Tasks to carry out:
A – According to the passage on coffee and the pandemic, why has reassuring day-to-day life "fallen on the ice"? Answer in one to three sentences.
B – Repeat the passage on coffee and the pandemic exactly, beginning at the words "The difficult days" and stopping after the words "a global pandemic?".

Page text:
____

The difficult days we all have and the terror of the coronavirus have violently changed our lives. The given, reassuring day-to-day life has inevitably fallen on the ice, because our priorities have changed dramatically and, above all, protecting public health and human life is paramount..
How is our favorite habit, coffee, affected by the spread of a global pandemic?
Coffee is much more than a drink
The fact is that coffee is much more than just a drink. Almost all over the world, from the Arab countries to the Mediterranean and from the Americas to Northern Europe and Asia, coffee is almost synonymous with extroversion, sociality and relaxation.
All coffee cultures, despite their vast differences, are built around a common trait: coffee is a beverage made to shared. In Italy, espresso bars are the main meeting and chatting spot, in Greece older and more recent cafes are the number one outlet for all ages, genders and social classes, in Ethiopia coffee brewing is a sign of love and affection, in Scandinavia, coffee break is regulated and applies to all employees, in the Middle East people are drinking their coffee at the bazaars. There is not a single country in the world where coffee culture dictates solitude and introversion.

____

Data items
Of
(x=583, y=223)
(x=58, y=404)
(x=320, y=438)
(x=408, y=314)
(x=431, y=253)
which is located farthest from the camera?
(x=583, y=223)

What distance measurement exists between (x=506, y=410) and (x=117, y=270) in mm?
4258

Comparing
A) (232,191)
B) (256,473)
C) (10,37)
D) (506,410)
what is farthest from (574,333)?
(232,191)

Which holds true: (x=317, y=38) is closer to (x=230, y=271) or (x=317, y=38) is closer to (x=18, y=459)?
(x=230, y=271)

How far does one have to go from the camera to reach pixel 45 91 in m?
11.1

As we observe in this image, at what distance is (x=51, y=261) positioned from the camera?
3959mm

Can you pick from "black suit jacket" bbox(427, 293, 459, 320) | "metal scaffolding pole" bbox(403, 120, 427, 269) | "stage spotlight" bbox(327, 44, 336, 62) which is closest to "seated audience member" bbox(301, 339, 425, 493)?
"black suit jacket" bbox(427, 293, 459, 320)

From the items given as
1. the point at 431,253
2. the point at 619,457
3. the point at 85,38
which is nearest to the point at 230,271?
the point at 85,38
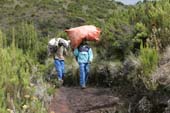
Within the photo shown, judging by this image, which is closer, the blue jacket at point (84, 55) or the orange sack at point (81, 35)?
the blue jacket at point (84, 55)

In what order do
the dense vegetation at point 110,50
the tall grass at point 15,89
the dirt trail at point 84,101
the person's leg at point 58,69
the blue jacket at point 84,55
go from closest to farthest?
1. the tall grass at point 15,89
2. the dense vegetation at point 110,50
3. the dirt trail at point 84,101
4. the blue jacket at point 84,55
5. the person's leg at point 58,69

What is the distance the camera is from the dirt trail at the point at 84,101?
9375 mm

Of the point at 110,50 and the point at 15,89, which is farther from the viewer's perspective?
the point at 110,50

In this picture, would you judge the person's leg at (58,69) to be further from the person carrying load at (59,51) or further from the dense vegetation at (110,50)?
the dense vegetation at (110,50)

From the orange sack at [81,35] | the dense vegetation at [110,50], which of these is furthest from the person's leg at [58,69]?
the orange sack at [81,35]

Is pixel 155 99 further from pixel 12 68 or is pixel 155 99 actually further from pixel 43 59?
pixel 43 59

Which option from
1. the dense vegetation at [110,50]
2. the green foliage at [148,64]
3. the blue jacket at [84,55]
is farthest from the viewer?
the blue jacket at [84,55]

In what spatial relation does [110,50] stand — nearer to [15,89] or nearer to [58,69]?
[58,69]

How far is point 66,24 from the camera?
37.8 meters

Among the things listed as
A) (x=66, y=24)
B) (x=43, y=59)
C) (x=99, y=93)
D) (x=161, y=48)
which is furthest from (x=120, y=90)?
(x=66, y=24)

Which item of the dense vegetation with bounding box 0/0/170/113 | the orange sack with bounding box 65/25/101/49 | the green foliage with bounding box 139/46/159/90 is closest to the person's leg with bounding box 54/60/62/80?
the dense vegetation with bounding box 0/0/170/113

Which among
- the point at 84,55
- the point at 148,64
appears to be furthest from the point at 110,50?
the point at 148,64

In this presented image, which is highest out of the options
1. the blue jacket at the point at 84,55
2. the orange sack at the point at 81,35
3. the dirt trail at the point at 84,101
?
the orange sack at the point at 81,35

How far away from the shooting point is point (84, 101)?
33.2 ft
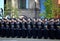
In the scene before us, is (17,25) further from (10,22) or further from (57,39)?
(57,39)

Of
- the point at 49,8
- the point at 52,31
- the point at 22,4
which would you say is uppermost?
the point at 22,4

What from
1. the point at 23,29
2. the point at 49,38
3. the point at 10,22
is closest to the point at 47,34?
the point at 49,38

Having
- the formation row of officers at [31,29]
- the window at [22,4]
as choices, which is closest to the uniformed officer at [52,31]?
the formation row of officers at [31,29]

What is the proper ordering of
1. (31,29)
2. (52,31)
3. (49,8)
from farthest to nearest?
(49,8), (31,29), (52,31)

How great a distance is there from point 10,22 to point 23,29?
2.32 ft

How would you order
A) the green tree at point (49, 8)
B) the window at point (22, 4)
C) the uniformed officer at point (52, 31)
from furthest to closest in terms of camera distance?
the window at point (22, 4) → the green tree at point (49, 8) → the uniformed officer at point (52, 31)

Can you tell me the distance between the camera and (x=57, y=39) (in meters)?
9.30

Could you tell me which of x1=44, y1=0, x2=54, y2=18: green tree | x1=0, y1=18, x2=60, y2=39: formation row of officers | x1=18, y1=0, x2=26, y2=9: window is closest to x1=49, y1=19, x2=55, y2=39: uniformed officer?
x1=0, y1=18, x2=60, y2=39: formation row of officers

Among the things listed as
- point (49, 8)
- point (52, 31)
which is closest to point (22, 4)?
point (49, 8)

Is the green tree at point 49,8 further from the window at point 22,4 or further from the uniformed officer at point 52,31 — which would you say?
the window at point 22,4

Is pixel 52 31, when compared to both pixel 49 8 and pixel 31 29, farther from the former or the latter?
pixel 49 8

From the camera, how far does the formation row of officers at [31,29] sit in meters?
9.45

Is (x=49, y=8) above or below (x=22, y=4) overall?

____

Solutions to each task:
A – Day-to-day life has been upended because priorities have changed dramatically. Above all, protecting public health and human life now comes first.

B –
The difficult days we all have and the terror of the coronavirus have violently changed our lives. The given, reassuring day-to-day life has inevitably fallen on the ice, because our priorities have changed dramatically and, above all, protecting public health and human life is paramount..
How is our favorite habit, coffee, affected by the spread of a global pandemic?